**TEXTE DU DOCUMENT**
* * * * *

A tout seigneur, tout honneur

Depuis que l’on sait que Noblesse Oblige, le jeu de cape & d’épée sous Apocalypse va avoir droit à une version pro éditée par les XII Singes, on brûlait d’en savoir plus. Alors, quand on a vu que le jeu allait bientôt passer au stade du foulancement, n’y tenant plus, nous sommes partis à la rencontre d’une source d’info fiable. Et, dans ce cadre, quoi de mieux que d’aller directement poser nos questions à Sébastien Célerin, le Singe en charge de la direction éditoriale de ce nouveau projet.

1. Hein ? Quoi ? Qu’ouïs-je ? Un jeu sous Apocalypse chez les XII Singes ? Mais, c’est la fin du monde !

J’espère que non ! Nous publions en effet Noblesse oblige, un jeu de cape et d’épée rocambolesque, c’est-à-dire permettant de s’amuser avec les codes du genre, mais sans avoir le souci de la véracité historique. Autrement dit, on va jouer avec l’histoire, se jouer de l’histoire, mais pas jouer de manière historique. Les auteurs s’inscrivent donc dans la lignée des Trois Mousquetaires et de Joseph Balsamo plus que dans celle des Duellistes, de Pierre Chavagné, encore que ! Ce sera un JdR aux parties hautes en couleur.

2. Bon, admettons. Alors, en quoi est-ce que le système de ce Noblesse oblige est différent d’un jeu comme, disons, Apocalypse World ?

* * * * *

**DONNÉES FOURNIES**
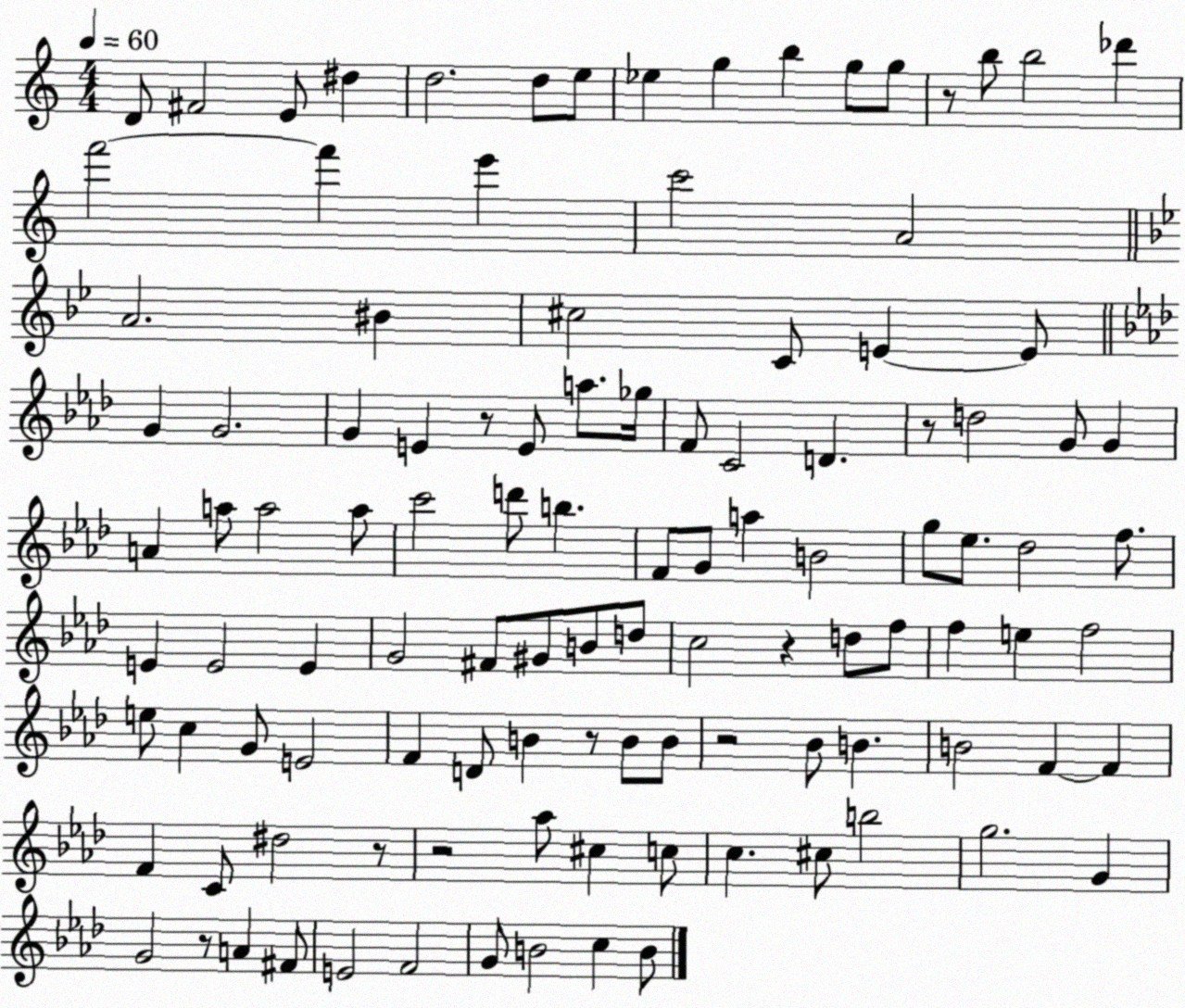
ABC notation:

X:1
T:Untitled
M:4/4
L:1/4
K:C
D/2 ^F2 E/2 ^d d2 d/2 e/2 _e g b g/2 g/2 z/2 b/2 b2 _d' f'2 f' e' c'2 A2 A2 ^B ^c2 C/2 E E/2 G G2 G E z/2 E/2 a/2 _g/4 F/2 C2 D z/2 d2 G/2 G A a/2 a2 a/2 c'2 d'/2 b F/2 G/2 a B2 g/2 _e/2 _d2 f/2 E E2 E G2 ^F/2 ^G/2 B/2 d/2 c2 z d/2 f/2 f e f2 e/2 c G/2 E2 F D/2 B z/2 B/2 B/2 z2 _B/2 B B2 F F F C/2 ^d2 z/2 z2 _a/2 ^c c/2 c ^c/2 b2 g2 G G2 z/2 A ^F/2 E2 F2 G/2 B2 c B/2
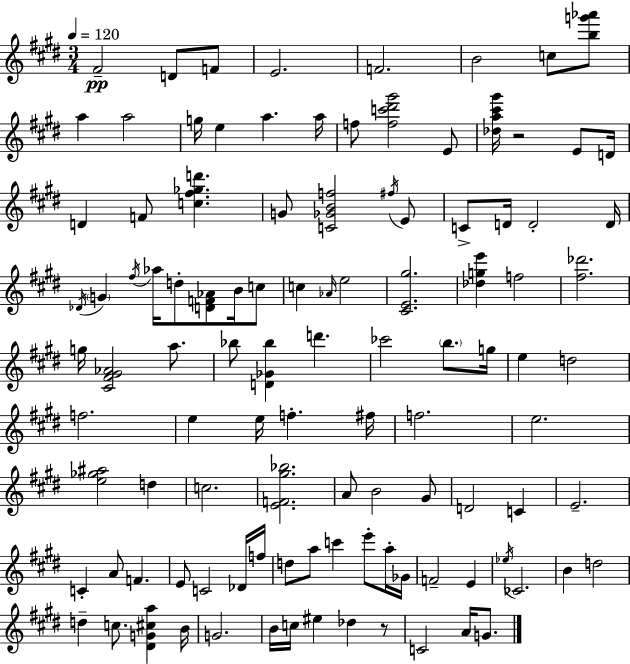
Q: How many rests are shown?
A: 2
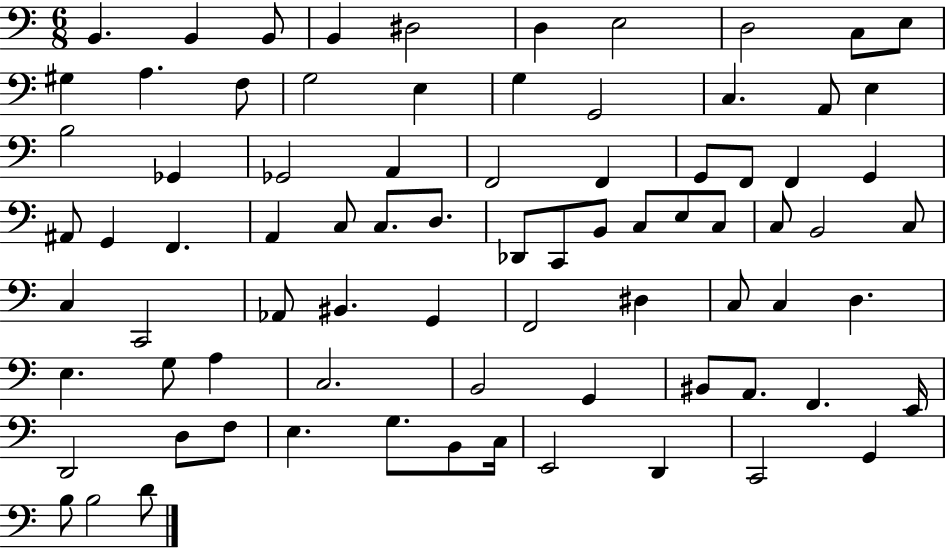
B2/q. B2/q B2/e B2/q D#3/h D3/q E3/h D3/h C3/e E3/e G#3/q A3/q. F3/e G3/h E3/q G3/q G2/h C3/q. A2/e E3/q B3/h Gb2/q Gb2/h A2/q F2/h F2/q G2/e F2/e F2/q G2/q A#2/e G2/q F2/q. A2/q C3/e C3/e. D3/e. Db2/e C2/e B2/e C3/e E3/e C3/e C3/e B2/h C3/e C3/q C2/h Ab2/e BIS2/q. G2/q F2/h D#3/q C3/e C3/q D3/q. E3/q. G3/e A3/q C3/h. B2/h G2/q BIS2/e A2/e. F2/q. E2/s D2/h D3/e F3/e E3/q. G3/e. B2/e C3/s E2/h D2/q C2/h G2/q B3/e B3/h D4/e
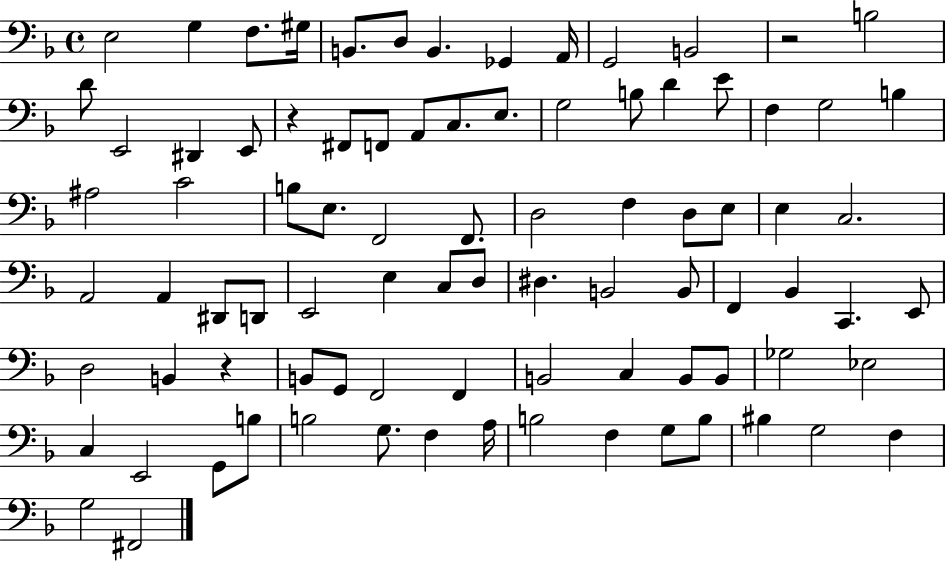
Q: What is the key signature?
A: F major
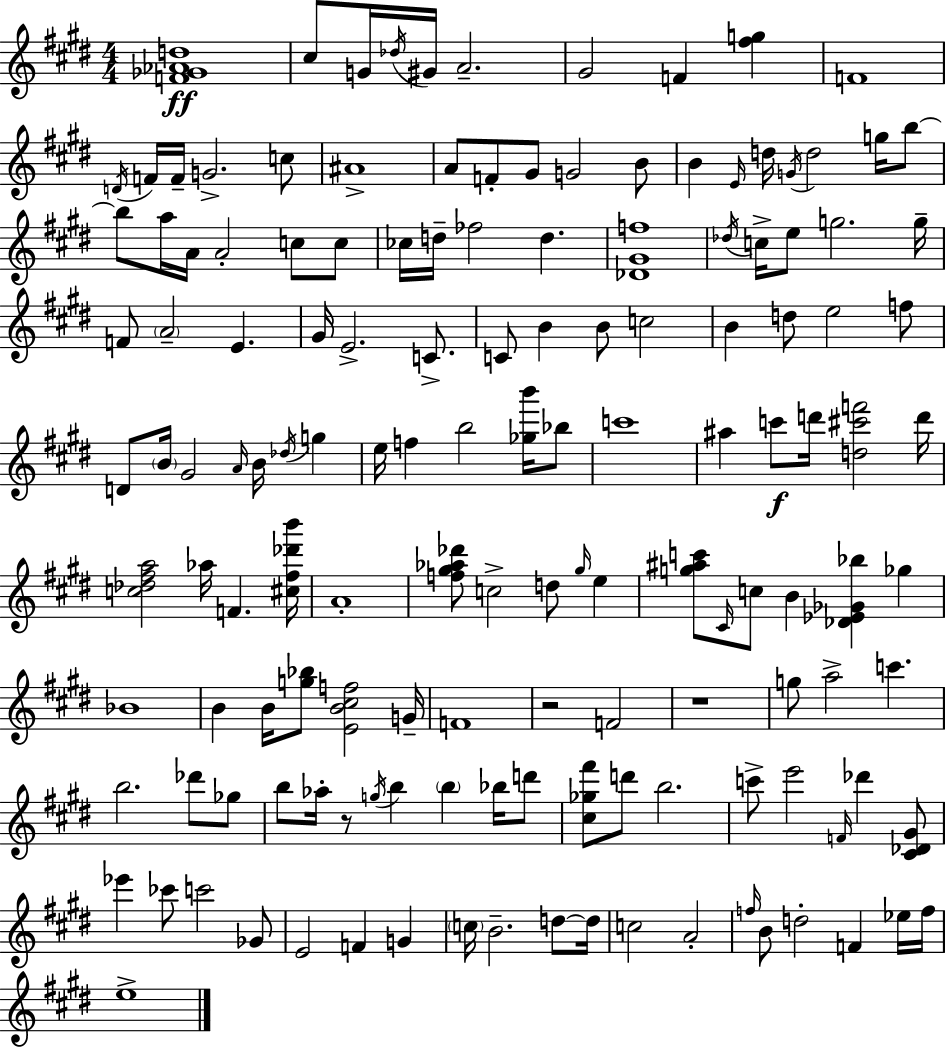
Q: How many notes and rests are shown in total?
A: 144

* * * * *

Recopiez intégralement l'entretien sur Noblesse oblige donné plus haut, sans en modifier un seul mot.

A tout seigneur, tout honneur

Depuis que l’on sait que Noblesse Oblige, le jeu de cape & d’épée sous Apocalypse va avoir droit à une version pro éditée par les XII Singes, on brûlait d’en savoir plus. Alors, quand on a vu que le jeu allait bientôt passer au stade du foulancement, n’y tenant plus, nous sommes partis à la rencontre d’une source d’info fiable. Et, dans ce cadre, quoi de mieux que d’aller directement poser nos questions à Sébastien Célerin, le Singe en charge de la direction éditoriale de ce nouveau projet.

1. Hein ? Quoi ? Qu’ouïs-je ? Un jeu sous Apocalypse chez les XII Singes ? Mais, c’est la fin du monde !

J’espère que non ! Nous publions en effet Noblesse oblige, un jeu de cape et d’épée rocambolesque, c’est-à-dire permettant de s’amuser avec les codes du genre, mais sans avoir le souci de la véracité historique. Autrement dit, on va jouer avec l’histoire, se jouer de l’histoire, mais pas jouer de manière historique. Les auteurs s’inscrivent donc dans la lignée des Trois Mousquetaires et de Joseph Balsamo plus que dans celle des Duellistes, de Pierre Chavagné, encore que ! Ce sera un JdR aux parties hautes en couleur.

2. Bon, admettons. Alors, en quoi est-ce que le système de ce Noblesse oblige est différent d’un jeu comme, disons, Apocalypse World ?